What biotech stocks are you buying?
Freshfields' Golden does not expect platform deals to return. He says that pharmaceutical companies are trying to fill in gaps in their pipelines and portfolios. He does, however, expect announced deals to boost biotech stocks that are working on competing products.
Take Apellis Pharma (APLS). After the Astellas/Iveric merger announced on April 30, the biotech stock rose about 5%. Apellis has been working on an eye disease treatment similar to this.
Several pharmaceutical companies announced mergers and acquisitions plans in 2023. Merck stated on its most recent earnings call that it wanted to "pursue" additional science-driven and value-enhancing transactions.
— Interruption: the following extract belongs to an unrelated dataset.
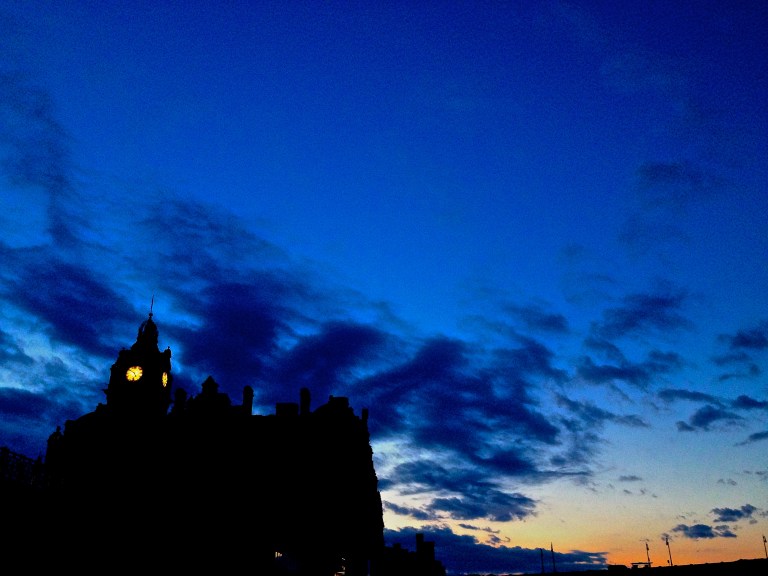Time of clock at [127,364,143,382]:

Merck is getting ready for patents protecting cancer drug Keytruda, which will expire in 2028.
Bristol Myers wants to "further expand its portfolio and enhance its long-term outlook".
Generic competition is threatening the company's Revlimid, a cancer treatment acquired from Celgene. Revlimid's sales fell 37% in the first quarter to $1.75billion. Eliquis blood thinner, a Pfizer product, will compete with generics by 2028.
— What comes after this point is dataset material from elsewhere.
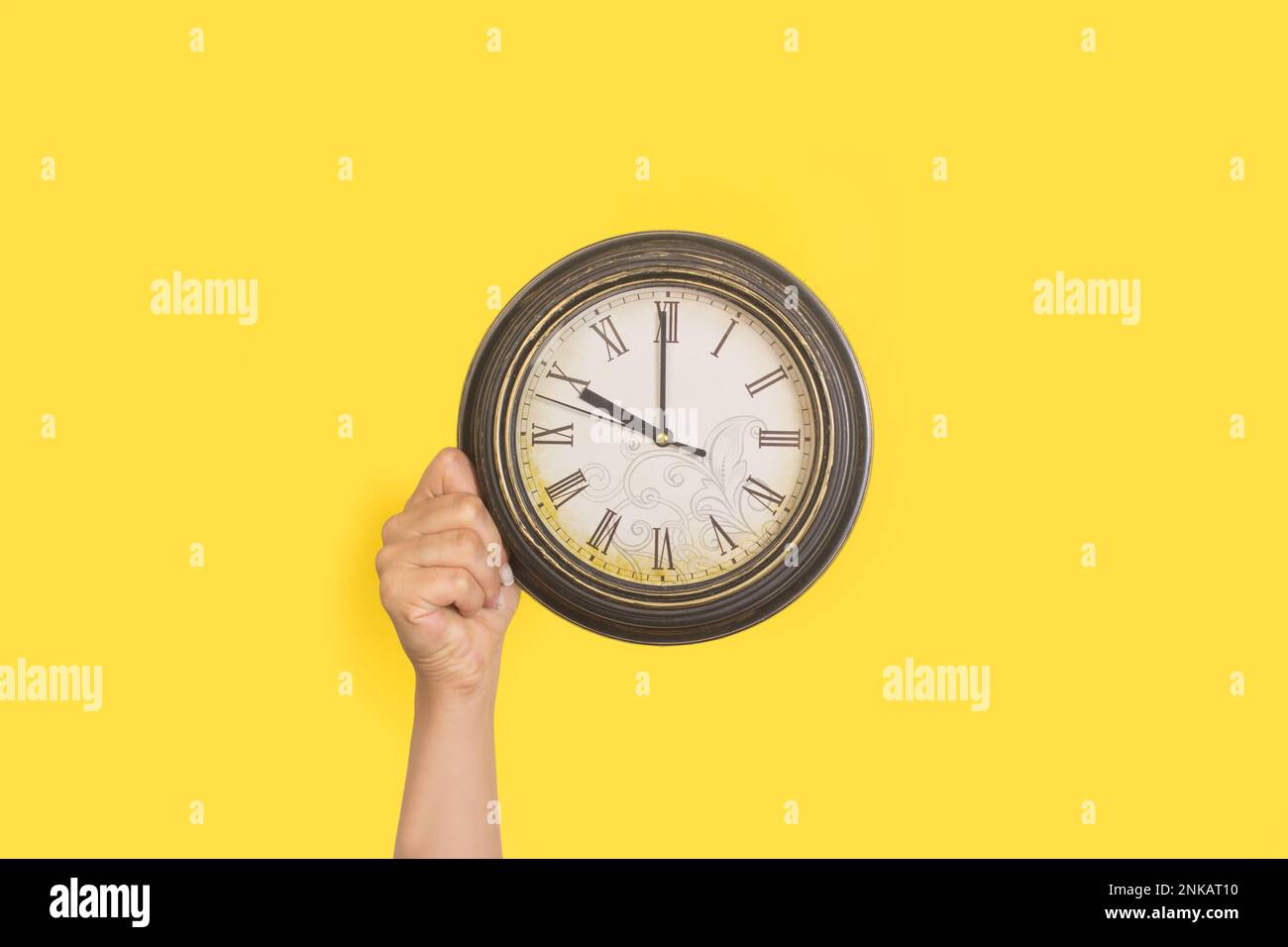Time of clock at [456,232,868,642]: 9:59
GSK hasn't sat back after the Bellus acquisition. Reuters reports that Emma Walmsley, GSK's Chief Executive Officer, said the company planned to replenish its vaccine and therapy pipeline in February.
Pfizer Looks To Add Revenue Via Takeovers
Brad Loncar was recently interviewed by Daniel O'Day, Chief Executive of Gilead Sciences. He said that the company is planning to be a top ten oncology company in 2030. Loncar, the CEO of Loncar Investments, provides indexes to two exchange-traded biotech funds.
Daphne Zohar is the chief executive officer of PureTech Health. Zohar spoke at the same Biotech Hangout as Torreya’s Opler.
Pfizer, which is already a major player in the mergers and purchases market, wants to increase its revenue by $25 billion by 2030. Levesque, an analyst at Moody's, says that it plans to achieve this through acquisitions. Piot Deval of Hedder says Pfizer will need $5 billion in additional acquired revenue for them to reach that goal.
Levesque stated in a report that Bristol, Merck, and Royalty Pharma are the most likely biotech stocks to be acquired this year. AbbVie (BIIB), Biogen (BIIB), Gilead (Pfizer), and Viatris are "moderately" likely to make deals.
Biotech stocks have many drivers.
Grove, an attorney at Neal Gerber Eisenberg acknowledges that buyouts are not without obstacles.
He said, "But I believe the drivers are pushing more than the limiters." He lists Amgen and Horizon as limiters.
It's not the first time that the FTC has objected to a medical merger.
Illumina (ILMN), is trying to purchase its own spin-off Grail. Grail produces a cancer-detection test called Galleri. Illumina, which is the leader in next generation sequencing (a way to read human DNA), is also a leading company. The FTC said that there were reasons to block this deal due to anti-competitive concerns.
The Amgen-Horizon deal raised a new concern. Amgen, according to the agency, could suppress competition in thyroid eye diseases and gout if it bundles Horizon's products together with its top-selling drugs. This would cement the monopoly of the two products. Both companies claim they do not plan to bundle their products.
Will the FTC challenge slow biotech M&As?
Christopher Raymond, an analyst at Piper Sandler, said that the FTC's pushback may have dampened the buyout spree of biotech stocks. The deal was "a slam-dunk" before.
In a client note, he stated that if the reports were true, the FTC was signaling a punitive, arbitrary approach.
Grove, an attorney, suggests that sophisticated buyers might have to reconsider their strategies.
Buyers might ask, "If I can only buy one company, which would you recommend I go for first?" He said that if a buyer is successful in one area and then tries to purchase another that he believes is different, but that the FTC has determined is the same, he might not be able to do so.
Will the motives for buying biotech companies override that? Grove affirms that yes.
He said: "I believe there is such an overwhelming amount of pressure and buying power that this limiter is just noise, not a signal."